Bu insanlar, bir kontrol grubu ile tamamlanan bir deneye katıldılar. Bu deney, beynin hangi bölümünün belirli bir senaryoyu hayal etmekten sorumlu olduğunu belirlemek için bir fMRI makinesi kullanarak beyin aktivitelerine bakılarak gerçekleştirildi.
Bir kişinin afantazi yaşamasına ne sebep olur?
İncelemenin sonuçlarına göre, MX, diğer hastalarla birlikte, beynin paryetal ve frontal loblarında insan soyut düşüncesi ile ilişkili azalmış aktivite gösterdi. Bu kısım, hayal kurma veya hayal etme faaliyetlerinde çok önemlidir. Lobun ana kısmı, hatıraları saklamaktan ve ana görsel ve koku alma duyularını birleştirmekten sorumludur.
Bir kişinin görsel süreçleri beynin bölümlerinde gerçekleşir. Böylece insanlar görselleştirme etkisinin bir parçası olarak şekli, tadı, görünümü, kokuyu hayal edebilir. Dahası, oksipital ve temporal loblar bu bilgiyi işler ve görsel olarak insan zihninin ekranına yansıtır.
Afantazili kişilerin, beynin belirli bölümlerinde sorunlar yaşadıkları düşünülür, bu yüzden bir şeyleri görsel olarak hayal edemez ve hayal edemezler.

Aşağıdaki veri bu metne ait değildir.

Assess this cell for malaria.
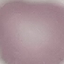
It is uninfected.

capture = smartphone camera at the microscope eyepiece
preparation = thin blood film
image type = automatically extracted cell patch, resized to 64 × 64 pixels
stain = Giemsa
Comment on the morphology of the erythrocytes.
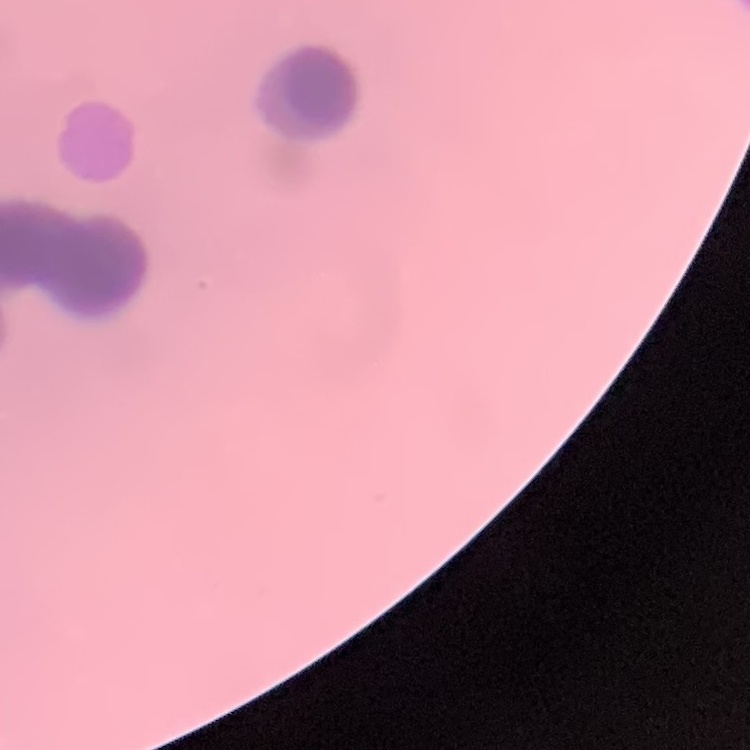

Rouleaux formation.

preparation = thin peripheral smear
stain = Field's or Giemsa
image type = square crop of a larger photomicrograph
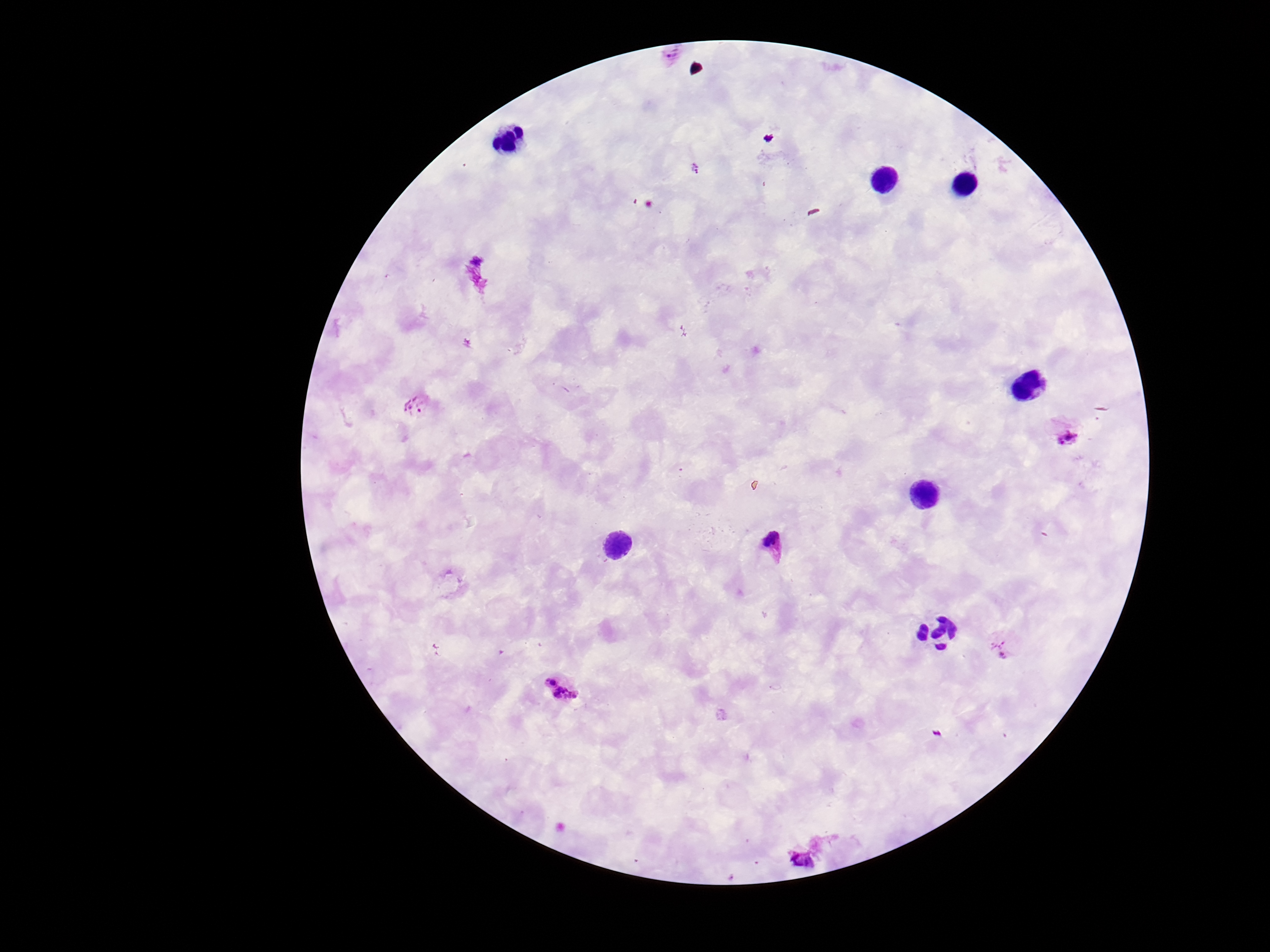
magnification = 100x
capture = smartphone camera through the microscope eyepiece
image size = 1270×952 pixels
patient malaria status = positive
field of view = one from this slide
preparation = thick blood smear
Plasmodium parasite locations = approximate centers as (x, y) in pixels: (416, 406), (1070, 440), (773, 545), (1002, 646), (560, 690), (805, 862)
stain = Giemsa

Afantazili insanlar hala rüya görebilir
Bununla birlikte, araştırmalar afantazili insanların hala çok net bir görselleştirme ile rüya görebildiğini göstermiştir. Zeman, beynin bu bozukluğu yaşayan kısmının yalnızca bir kişi bilincini kaybettiğinde, yani uyurken bir dizi görsel aktivite sergileme yeteneğine sahip olmasından dolayı bunun meydana gelebileceğini söyledi. Tersine, bilinçli olduğunda, bu aktivitede rol oynayan beyin bu görselleştirmeyi gerçekleştiremez.

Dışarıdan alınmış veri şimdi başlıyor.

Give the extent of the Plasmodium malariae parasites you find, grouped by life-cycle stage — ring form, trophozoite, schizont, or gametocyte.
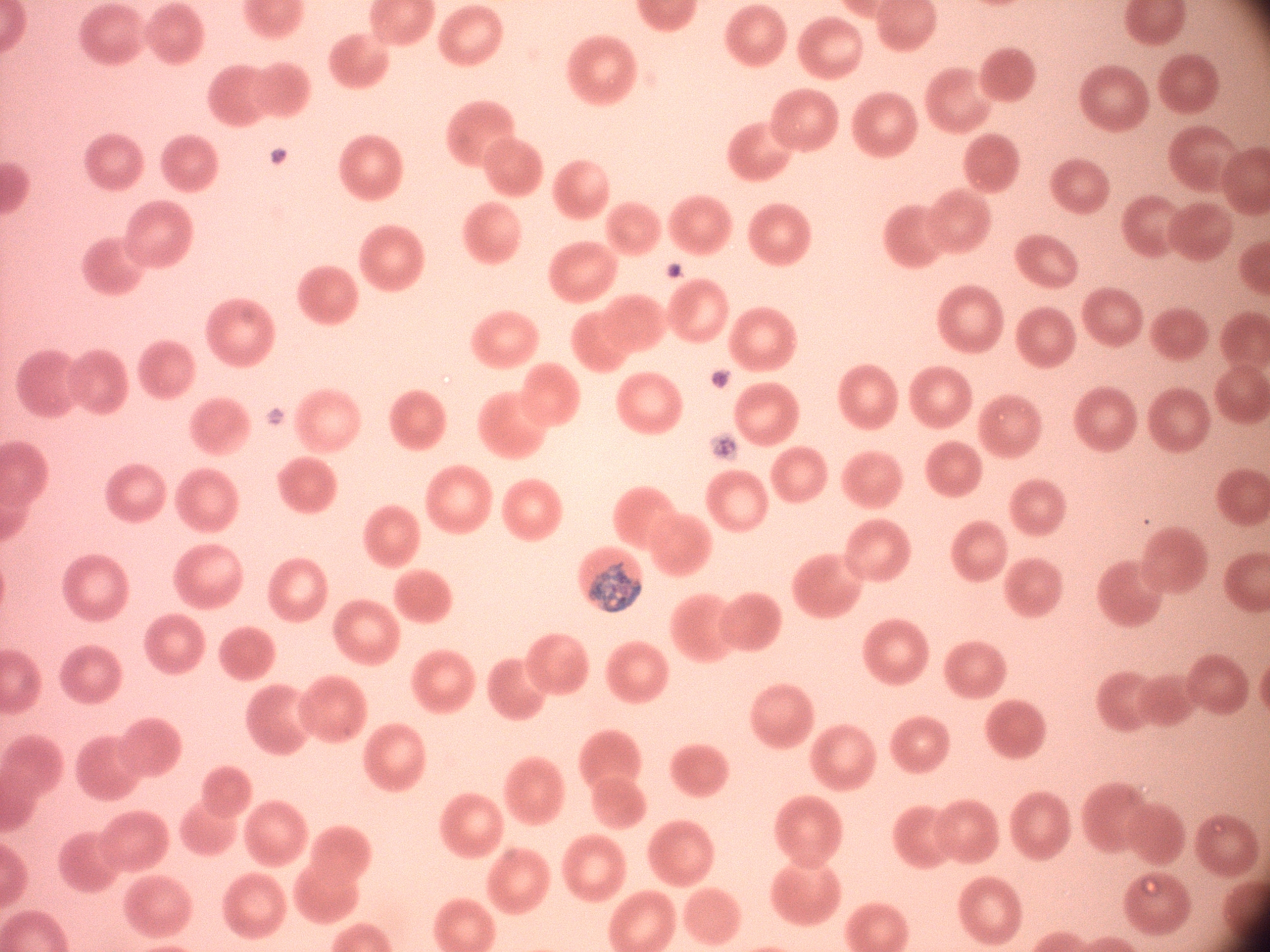

Approximate bounding boxes as (x1,y1)-(x2,y2) corner pairs in pixels, from the source annotation, which is not necessarily exhaustive.
Schizonts: (589,561)-(641,613).

{
  "preparation": "thin blood film",
  "image_size": "1270×952 pixels",
  "stain": "Giemsa",
  "species": "Plasmodium malariae",
  "magnification": "100x",
  "microscope": "Leica DM2000 with built-in camera",
  "field_of_view": "one from this slide"
}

Çoğunlukla, bu durumu yaşayan insanlar çok gençtir, hatta bazı insanlar için doğumdan beri bu rahatsızlığı veya doğuştan afantazi olarak bilinen şeyi yaşarlar. Neyse ki, bu engel, hayatta kalmalarına önemli bir engel teşkil etmedi. Zamanla bazı insanlar sevdiklerinin yüzlerini hatırlayamadıklarında ve tanımlayamadıklarında, özellikle o kişi öldükten sonra depresyonda hissederler.
Afantazi üzerine araştırmalar hala nispeten nadirdir, bu nedenle bir tedavi bulunamamıştır. Araştırmacılar, genetik veya psikolojik olsun, bu durumun altında yatan nedenleri hala araştırıyorlar.